RegFormer Learned Registration
Executive Summary
RegFormer is a learned large-scale LiDAR point-cloud registration network. It uses a projection-aware hierarchical transformer to align outdoor LiDAR scans without the classical two-stage pattern of handcrafted descriptors plus RANSAC. Its importance for SLAM is that it pushes learned registration toward outdoor, vehicle-scale scans rather than only object-level or indoor point clouds.
For AV localization, RegFormer is useful as a research front end for pairwise registration, odometry initialization, and learned outlier handling. It is not a production localization stack by itself: it is a learned scan registration method, not a complete SLAM system with loop closure, map versioning, uncertainty calibration, sensor-fault handling, or certified scan-to-map localization. Production-useful deployment would use RegFormer-like learned proposals or masks as aids to GICP/VGICP, NDT, KISS-ICP, or a factor-graph map-localization system.
Repo Cross-Links
| Related area | Link | Why it matters |
|---|---|---|
| Classical point-cloud registration | ICP, Point-to-Plane ICP, GICP/VGICP, and NDT | RegFormer should be compared against explainable geometric optimizers. |
| Simple LiDAR odometry baseline | KISS-ICP | A learned registration method must beat simple geometry under target ODD conditions, not only public splits. |
| Learned LiDAR odometry predecessor | LO-Net | LO-Net is an earlier range-image learned odometry approach; RegFormer adds transformer-based global association. |
| LiDAR-inertial production survey baselines | FAST-LIO2, Point-LIO, LIO-SAM | Learned scan registration still needs comparison to tight LIO under motion distortion and weak geometry. |
| Production runtime localization | Production LiDAR Map Localization | Pairwise learned registration does not replace bounded scan-to-map localization in a validated map. |
| Dense/neural map context | Gaussian Splatting for Driving | Learned registration and Gaussian maps are separate research lines that may later meet in dense map QA. |
| Metrics and datasets | Benchmarking Metrics and Datasets | KITTI and nuScenes need target-specific negatives before airside claims. |
Historical Context
Point-cloud registration research evolved through several families. Classical methods such as ICP, point-to-plane ICP, GICP, and NDT optimize an explicit geometric objective. Learned local-feature methods such as 3DMatch-style descriptors and FCGF improved correspondence search but often still relied on RANSAC or robust post-processing. Flow-style and scene-flow-inspired LiDAR odometry networks attempted to learn motion directly. LO-Net used projection images and CNNs for LiDAR odometry.

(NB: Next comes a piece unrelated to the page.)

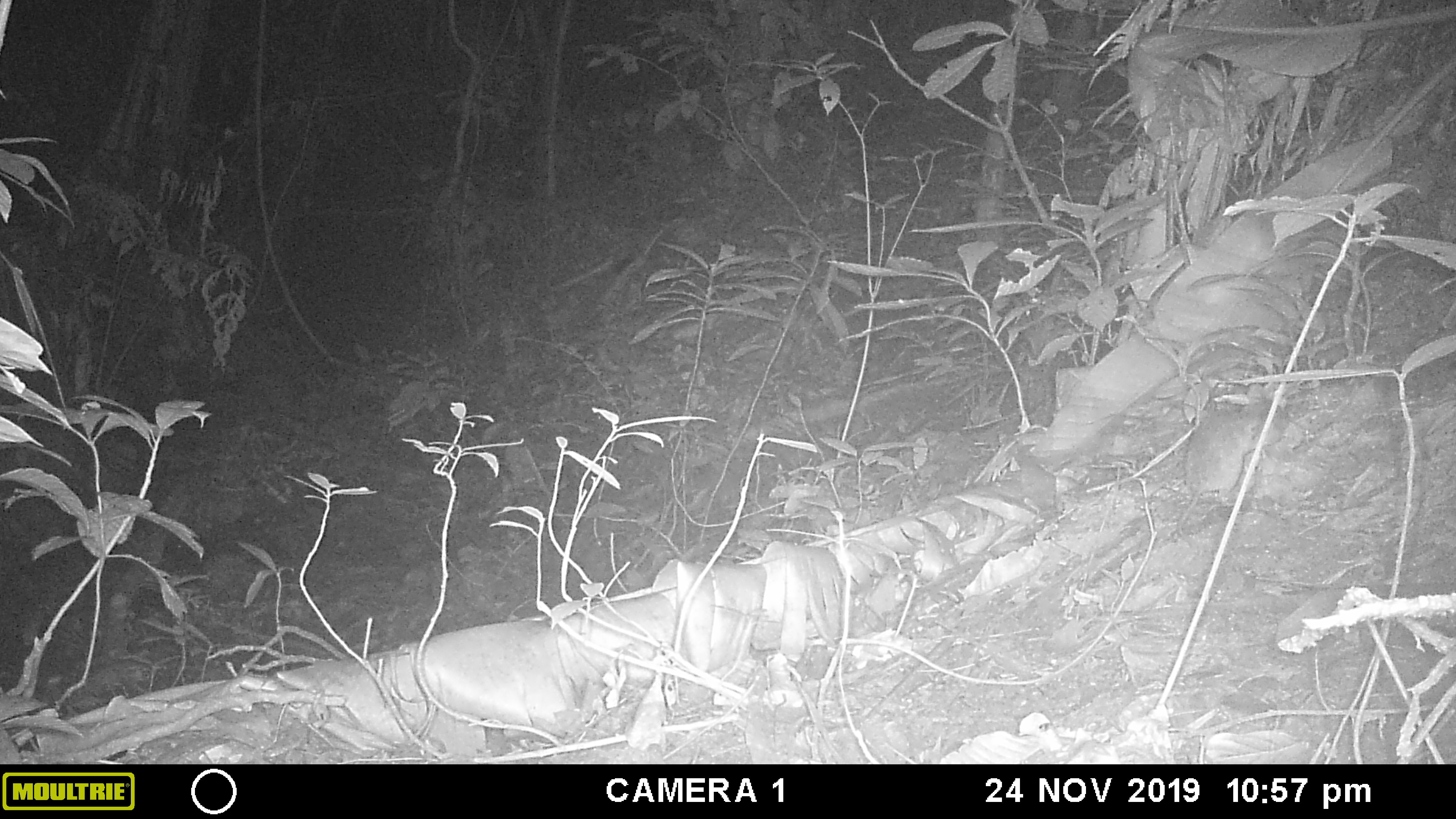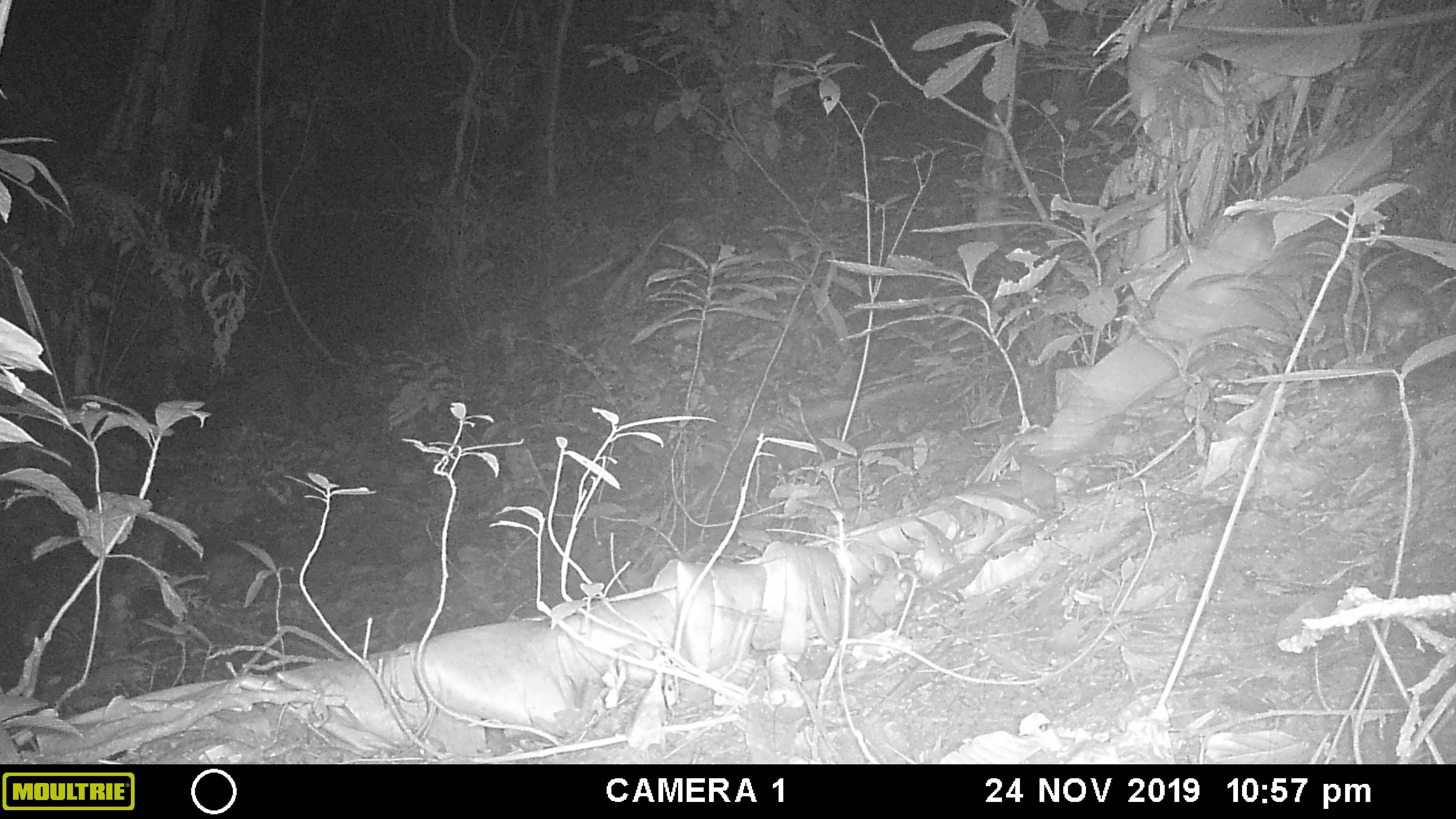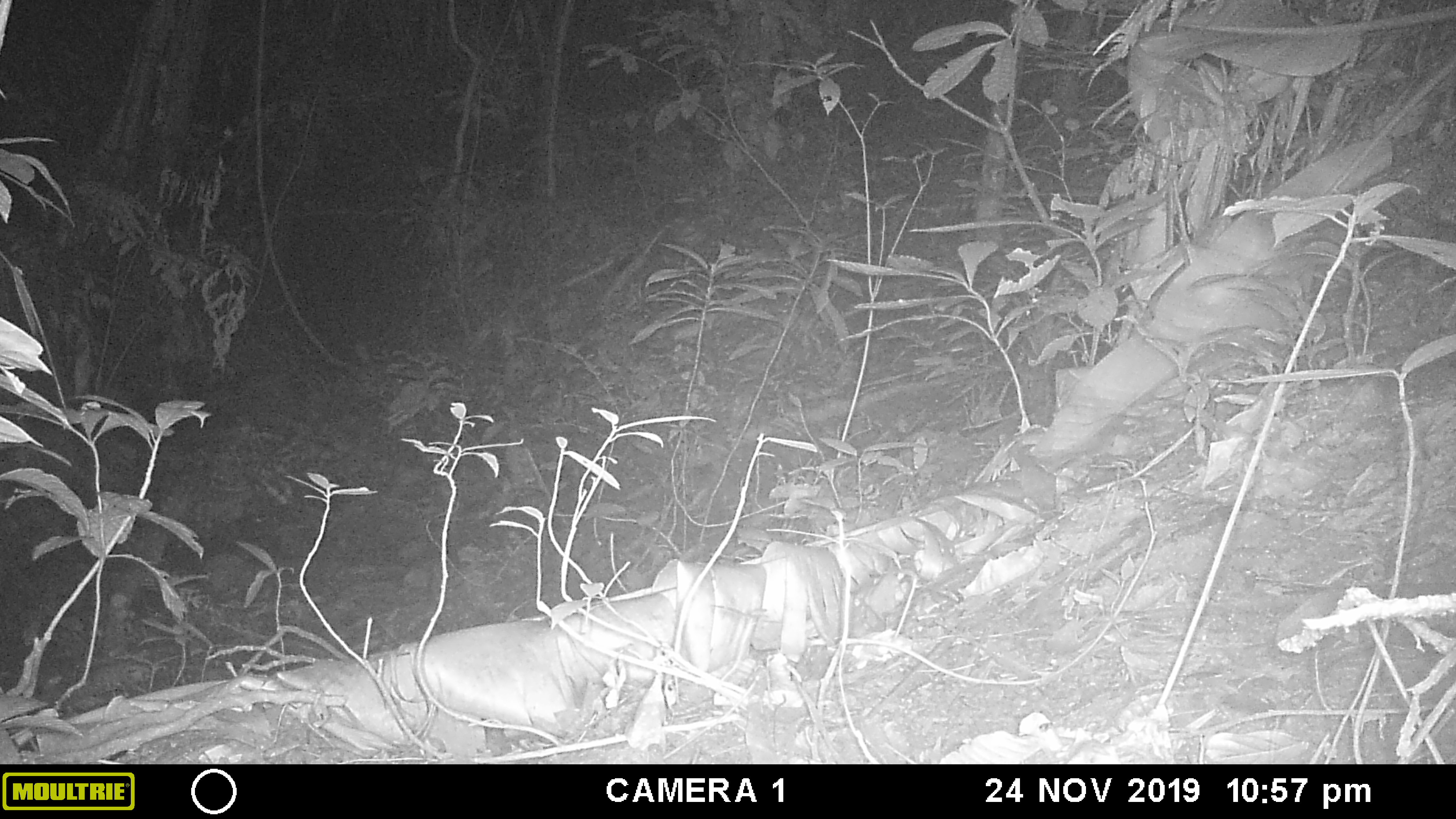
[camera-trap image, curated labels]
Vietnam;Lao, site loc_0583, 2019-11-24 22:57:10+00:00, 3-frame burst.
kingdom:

RegFormer, published at ICCV 2023 by Jiuming Liu, Guangming Wang, Zhe Liu, Chaokang Jiang, Marc Pollefeys, and Hesheng Wang, targets the large-scale outdoor registration gap. The paper argues that object-level and indoor registration do not capture the point count, outliers, sparsity, and distribution shifts of vehicle LiDAR. It introduces a projection-aware hierarchical transformer with linear complexity and a bijective association transformer for initial transform regression.

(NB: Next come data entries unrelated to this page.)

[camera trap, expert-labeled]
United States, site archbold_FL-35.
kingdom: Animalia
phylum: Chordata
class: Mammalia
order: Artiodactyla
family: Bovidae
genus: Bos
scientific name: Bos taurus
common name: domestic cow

As of 2026, RegFormer sits in the middle ground between classical registration and end-to-end learned localization. It is stronger than early learned odometry as a registration architecture, but it is still not an operational localization system.
Sensor Assumptions
RegFormer assumes large-scale 3D LiDAR scans, typically outdoor vehicle-mounted scans in KITTI and nuScenes-like settings. Its projection-aware design benefits from the regularity of spinning LiDAR. The model is trained and evaluated on dataset-specific scan patterns, motion statistics, and environment distributions.
Important assumptions:
- 3D LiDAR point clouds with sufficient overlap between source and target scans.
- A projection or neighborhood structure compatible with the network's feature hierarchy.
- Training data from a similar sensor, mounting height, scan density, and motion profile.
- A static-enough scene for rigid registration to be meaningful after outlier filtering.
- GPU compute suitable for PyTorch/CUDA inference.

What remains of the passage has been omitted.